DAZ: Es scheint, als ob es bei der Ethik in der Pharmazie hauptsächlich um die merkantilen Unterscheidungen zwischen Kunde und Patient oder Kaufmann und Heilberufler gehen würde.
Fink: Das ist korrekt. Es ist gewissermaßen ein ethisches Dilemma, dass wir unser Honorar aus der Abgabe von Arzneimitteln ziehen.

DAZ: Warum?
Fink: Weil wir uns nur über den Verkauf finanzieren können. Gleichzeitig wird aber von uns erwartet, dass wir von Therapien abraten oder Empfehlungen aussprechen, ohne etwas zu verkaufen.
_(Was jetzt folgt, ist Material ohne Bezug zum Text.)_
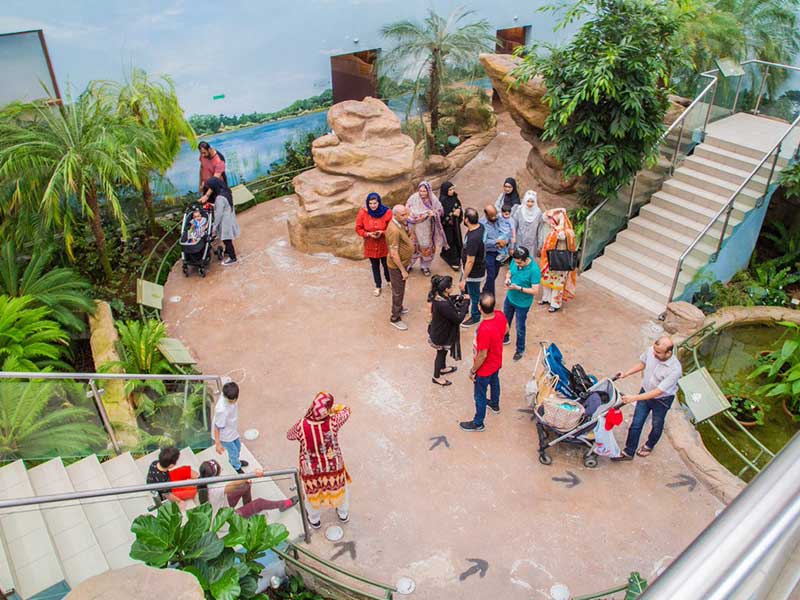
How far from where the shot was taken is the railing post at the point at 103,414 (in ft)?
20.4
Bei der Auswahl eines Arzneimittels sollte ja auch nicht die Betriebswirtschaft, sondern die Gesundheit im Mittelpunkt stehen. Diese pharmazeutische Leistung wird aber nicht explizit honoriert.

DAZ: Was wäre ein Ausweg aus dem Dilemma?
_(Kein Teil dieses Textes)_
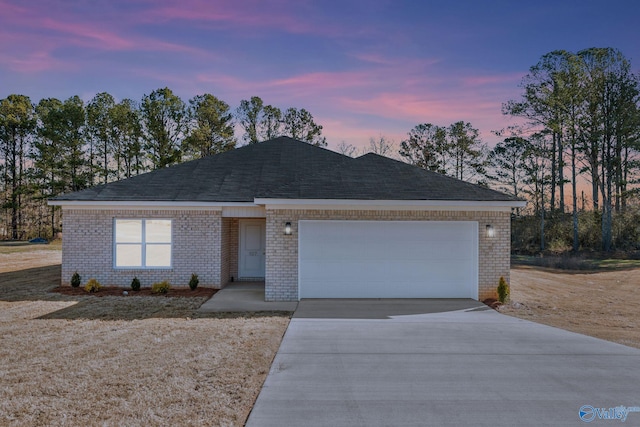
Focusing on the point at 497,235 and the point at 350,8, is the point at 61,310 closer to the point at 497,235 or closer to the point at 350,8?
the point at 497,235

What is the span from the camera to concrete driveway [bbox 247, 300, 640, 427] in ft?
13.4

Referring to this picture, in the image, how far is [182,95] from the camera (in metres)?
32.2

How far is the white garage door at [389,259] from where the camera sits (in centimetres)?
1005

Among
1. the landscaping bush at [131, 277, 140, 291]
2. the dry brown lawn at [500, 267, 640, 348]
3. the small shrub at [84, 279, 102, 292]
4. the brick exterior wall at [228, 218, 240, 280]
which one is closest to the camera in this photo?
the dry brown lawn at [500, 267, 640, 348]

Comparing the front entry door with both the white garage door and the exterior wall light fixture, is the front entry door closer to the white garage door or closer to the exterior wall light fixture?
the white garage door

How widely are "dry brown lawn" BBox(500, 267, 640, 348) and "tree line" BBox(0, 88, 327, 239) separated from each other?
25.2 m

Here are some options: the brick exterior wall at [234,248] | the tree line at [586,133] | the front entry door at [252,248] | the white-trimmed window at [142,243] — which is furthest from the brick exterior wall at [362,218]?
the tree line at [586,133]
Fink: Den einen Ausweg wird es wahrscheinlich nie geben, weil uns niemand dafür bezahlen wird, einfach nur da zu sein. Auch, dass wir jemals die Beratungsleistung separat abrechnen können, halte ich für unrealistisch. Sollte sich die Politik aber dafür entscheiden, die honorierbaren pharmazeutischen Dienstleistungen einzuführen, könnten wir uns hierüber immens profilieren. Doch auch bei den Dienstleistungen wird man grundlegende Fragen klären müssen: Sind diese von allen Apotheken leistbar? Wird man unterschiedliche Qualitäten unterschiedlich honorieren müssen? Gibt es dann zwei Klassen Apotheken? Insgesamt ist es ein schwieriges Kapitel.

DAZ: Wann und wie müssten Apothekerinnen und Apotheker in Ethik ausgebildet werden?
Fink: Aus meiner Sicht am besten im Rahmen der Weiterbildung, nämlich dann, wenn sie ihre universitäre Ausbildung abgeschlossen haben. Wenn sie ihren Beruf ernst nehmen, merken sie wahrscheinlich, dass der befriedigende Umgang mit Ratsuchenden sich nicht auf ein paar Informationen beschränken kann, die man auch dem Internet entlocken könnte, sondern dass da mehr zu tun ist und dass das strukturiert getan werden sollte. Aber das alles zu lernen, braucht Eignung, es braucht Zeit und Gelegenheit – und es braucht Motivation.